Supplied material
---
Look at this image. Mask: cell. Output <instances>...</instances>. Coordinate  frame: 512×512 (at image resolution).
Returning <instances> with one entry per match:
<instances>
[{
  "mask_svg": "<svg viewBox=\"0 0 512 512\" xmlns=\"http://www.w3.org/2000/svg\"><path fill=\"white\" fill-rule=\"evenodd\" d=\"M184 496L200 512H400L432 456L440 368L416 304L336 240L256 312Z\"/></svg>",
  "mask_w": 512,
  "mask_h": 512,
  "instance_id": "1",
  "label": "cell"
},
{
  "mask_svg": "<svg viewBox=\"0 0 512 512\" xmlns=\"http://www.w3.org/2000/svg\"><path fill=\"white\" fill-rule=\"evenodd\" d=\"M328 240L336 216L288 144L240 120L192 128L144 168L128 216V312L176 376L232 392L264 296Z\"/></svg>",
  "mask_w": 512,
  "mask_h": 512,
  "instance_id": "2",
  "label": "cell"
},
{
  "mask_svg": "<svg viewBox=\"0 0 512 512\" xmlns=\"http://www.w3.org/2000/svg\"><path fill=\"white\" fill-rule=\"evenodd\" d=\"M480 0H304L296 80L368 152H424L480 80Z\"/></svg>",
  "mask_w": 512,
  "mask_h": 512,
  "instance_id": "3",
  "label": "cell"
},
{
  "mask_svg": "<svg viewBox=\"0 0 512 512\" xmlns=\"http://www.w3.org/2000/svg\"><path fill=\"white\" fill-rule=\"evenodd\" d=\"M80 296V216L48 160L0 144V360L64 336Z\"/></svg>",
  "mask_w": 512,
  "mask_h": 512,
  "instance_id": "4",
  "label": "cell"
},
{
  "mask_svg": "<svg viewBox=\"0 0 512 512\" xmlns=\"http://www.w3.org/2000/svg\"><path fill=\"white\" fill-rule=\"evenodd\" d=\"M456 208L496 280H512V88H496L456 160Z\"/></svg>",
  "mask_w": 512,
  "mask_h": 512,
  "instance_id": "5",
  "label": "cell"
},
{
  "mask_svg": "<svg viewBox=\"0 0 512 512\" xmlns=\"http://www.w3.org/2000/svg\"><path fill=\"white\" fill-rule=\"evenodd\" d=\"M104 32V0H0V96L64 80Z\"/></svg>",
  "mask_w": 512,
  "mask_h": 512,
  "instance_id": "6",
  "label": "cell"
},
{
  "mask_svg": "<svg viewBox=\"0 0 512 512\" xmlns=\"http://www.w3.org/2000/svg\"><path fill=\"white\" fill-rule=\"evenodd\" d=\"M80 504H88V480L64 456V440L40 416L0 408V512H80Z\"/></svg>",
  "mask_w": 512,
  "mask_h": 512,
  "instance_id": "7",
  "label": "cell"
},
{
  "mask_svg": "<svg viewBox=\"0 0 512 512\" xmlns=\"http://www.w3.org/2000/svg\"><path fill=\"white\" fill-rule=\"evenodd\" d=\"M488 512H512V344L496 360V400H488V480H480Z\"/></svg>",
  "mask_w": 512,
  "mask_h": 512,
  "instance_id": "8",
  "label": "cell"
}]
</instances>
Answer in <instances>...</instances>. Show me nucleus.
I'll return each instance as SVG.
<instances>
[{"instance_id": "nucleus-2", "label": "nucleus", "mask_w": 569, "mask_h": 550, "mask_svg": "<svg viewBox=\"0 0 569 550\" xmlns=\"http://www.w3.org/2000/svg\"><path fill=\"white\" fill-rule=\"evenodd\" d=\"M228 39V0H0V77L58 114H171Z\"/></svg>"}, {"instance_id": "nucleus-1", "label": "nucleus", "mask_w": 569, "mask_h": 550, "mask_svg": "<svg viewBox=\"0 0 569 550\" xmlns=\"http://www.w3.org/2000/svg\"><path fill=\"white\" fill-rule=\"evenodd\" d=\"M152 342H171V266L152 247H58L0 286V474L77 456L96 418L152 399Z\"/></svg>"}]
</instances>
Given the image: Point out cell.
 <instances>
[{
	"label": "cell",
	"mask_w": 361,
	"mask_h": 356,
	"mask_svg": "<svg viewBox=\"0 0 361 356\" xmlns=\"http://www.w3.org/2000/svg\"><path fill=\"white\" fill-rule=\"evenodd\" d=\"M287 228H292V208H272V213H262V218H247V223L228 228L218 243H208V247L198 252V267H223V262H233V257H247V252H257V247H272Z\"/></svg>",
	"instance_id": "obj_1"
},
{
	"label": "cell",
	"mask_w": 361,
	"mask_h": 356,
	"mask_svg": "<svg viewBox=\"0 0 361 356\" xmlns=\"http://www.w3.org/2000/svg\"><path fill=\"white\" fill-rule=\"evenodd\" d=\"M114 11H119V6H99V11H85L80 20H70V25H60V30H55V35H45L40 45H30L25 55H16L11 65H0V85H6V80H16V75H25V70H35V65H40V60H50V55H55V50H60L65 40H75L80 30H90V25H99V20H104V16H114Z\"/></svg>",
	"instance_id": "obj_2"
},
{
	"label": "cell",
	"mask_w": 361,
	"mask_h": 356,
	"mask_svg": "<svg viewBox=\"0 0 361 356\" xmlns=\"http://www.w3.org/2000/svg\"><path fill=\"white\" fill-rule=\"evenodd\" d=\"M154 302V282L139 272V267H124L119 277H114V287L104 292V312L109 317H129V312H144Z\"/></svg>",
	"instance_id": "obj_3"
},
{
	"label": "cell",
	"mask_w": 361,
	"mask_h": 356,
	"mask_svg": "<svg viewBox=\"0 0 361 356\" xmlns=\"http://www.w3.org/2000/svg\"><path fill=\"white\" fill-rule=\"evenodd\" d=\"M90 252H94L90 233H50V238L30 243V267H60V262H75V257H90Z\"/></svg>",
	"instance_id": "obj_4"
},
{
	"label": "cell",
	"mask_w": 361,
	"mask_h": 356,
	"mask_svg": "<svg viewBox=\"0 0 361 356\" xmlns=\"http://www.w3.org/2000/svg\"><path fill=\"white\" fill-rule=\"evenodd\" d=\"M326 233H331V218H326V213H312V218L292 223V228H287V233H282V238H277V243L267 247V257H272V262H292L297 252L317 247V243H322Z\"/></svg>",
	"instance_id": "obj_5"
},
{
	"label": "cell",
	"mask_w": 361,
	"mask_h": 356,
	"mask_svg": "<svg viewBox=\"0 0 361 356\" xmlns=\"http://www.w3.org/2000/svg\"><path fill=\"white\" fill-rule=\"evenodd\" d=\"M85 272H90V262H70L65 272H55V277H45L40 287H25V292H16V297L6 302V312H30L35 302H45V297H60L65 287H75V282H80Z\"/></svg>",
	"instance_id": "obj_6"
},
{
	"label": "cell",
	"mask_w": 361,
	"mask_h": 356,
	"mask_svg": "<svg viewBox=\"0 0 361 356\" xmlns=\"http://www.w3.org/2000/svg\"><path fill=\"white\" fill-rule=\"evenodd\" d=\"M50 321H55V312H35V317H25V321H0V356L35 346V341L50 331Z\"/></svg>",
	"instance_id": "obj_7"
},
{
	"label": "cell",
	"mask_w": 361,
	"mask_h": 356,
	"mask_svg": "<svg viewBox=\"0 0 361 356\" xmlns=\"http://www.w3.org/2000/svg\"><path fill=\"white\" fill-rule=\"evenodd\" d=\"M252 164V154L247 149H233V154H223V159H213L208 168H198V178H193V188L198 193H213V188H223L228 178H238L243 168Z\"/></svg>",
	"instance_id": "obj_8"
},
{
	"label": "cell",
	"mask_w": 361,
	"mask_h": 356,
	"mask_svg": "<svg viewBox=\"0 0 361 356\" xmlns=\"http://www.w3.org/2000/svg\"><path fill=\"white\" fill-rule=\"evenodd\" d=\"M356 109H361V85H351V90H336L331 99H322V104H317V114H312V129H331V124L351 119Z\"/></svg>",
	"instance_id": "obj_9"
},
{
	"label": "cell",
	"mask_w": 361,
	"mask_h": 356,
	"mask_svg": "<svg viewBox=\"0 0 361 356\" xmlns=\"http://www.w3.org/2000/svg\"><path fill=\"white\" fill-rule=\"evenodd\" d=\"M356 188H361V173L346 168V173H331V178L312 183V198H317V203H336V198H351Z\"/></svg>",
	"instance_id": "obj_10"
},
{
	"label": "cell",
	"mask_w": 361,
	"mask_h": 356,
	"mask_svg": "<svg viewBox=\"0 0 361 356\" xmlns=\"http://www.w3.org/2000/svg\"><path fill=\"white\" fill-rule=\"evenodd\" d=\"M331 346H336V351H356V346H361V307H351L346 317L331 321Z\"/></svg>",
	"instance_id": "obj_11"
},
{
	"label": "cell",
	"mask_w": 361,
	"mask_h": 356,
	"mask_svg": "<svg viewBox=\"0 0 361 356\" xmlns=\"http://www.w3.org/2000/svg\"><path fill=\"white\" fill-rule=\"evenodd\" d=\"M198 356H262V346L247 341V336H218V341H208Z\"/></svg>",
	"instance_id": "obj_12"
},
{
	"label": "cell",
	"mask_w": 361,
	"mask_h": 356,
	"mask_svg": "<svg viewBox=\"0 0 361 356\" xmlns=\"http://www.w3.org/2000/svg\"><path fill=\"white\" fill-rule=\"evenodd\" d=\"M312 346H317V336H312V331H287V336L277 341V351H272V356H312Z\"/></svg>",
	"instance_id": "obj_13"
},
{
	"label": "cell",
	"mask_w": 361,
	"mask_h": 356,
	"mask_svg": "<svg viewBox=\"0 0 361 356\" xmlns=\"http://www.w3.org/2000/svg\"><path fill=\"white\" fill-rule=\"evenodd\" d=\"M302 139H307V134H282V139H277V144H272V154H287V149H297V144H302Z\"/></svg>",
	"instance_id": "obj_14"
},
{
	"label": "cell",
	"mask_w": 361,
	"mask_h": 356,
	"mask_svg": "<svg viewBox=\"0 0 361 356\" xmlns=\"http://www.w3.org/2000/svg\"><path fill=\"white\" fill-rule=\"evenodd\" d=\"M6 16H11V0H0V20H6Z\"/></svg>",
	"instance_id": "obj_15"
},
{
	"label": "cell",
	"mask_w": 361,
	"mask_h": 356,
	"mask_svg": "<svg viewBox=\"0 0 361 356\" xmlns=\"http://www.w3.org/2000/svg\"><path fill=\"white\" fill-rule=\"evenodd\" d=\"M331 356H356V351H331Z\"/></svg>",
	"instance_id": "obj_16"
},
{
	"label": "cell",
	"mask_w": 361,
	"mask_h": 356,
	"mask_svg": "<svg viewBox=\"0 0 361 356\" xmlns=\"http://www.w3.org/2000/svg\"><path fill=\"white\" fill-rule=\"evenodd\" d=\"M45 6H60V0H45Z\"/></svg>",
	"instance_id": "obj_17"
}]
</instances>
---
Short exercise
How many lines in the items above contain the word "image"? Reply with the number alone.

Task result
2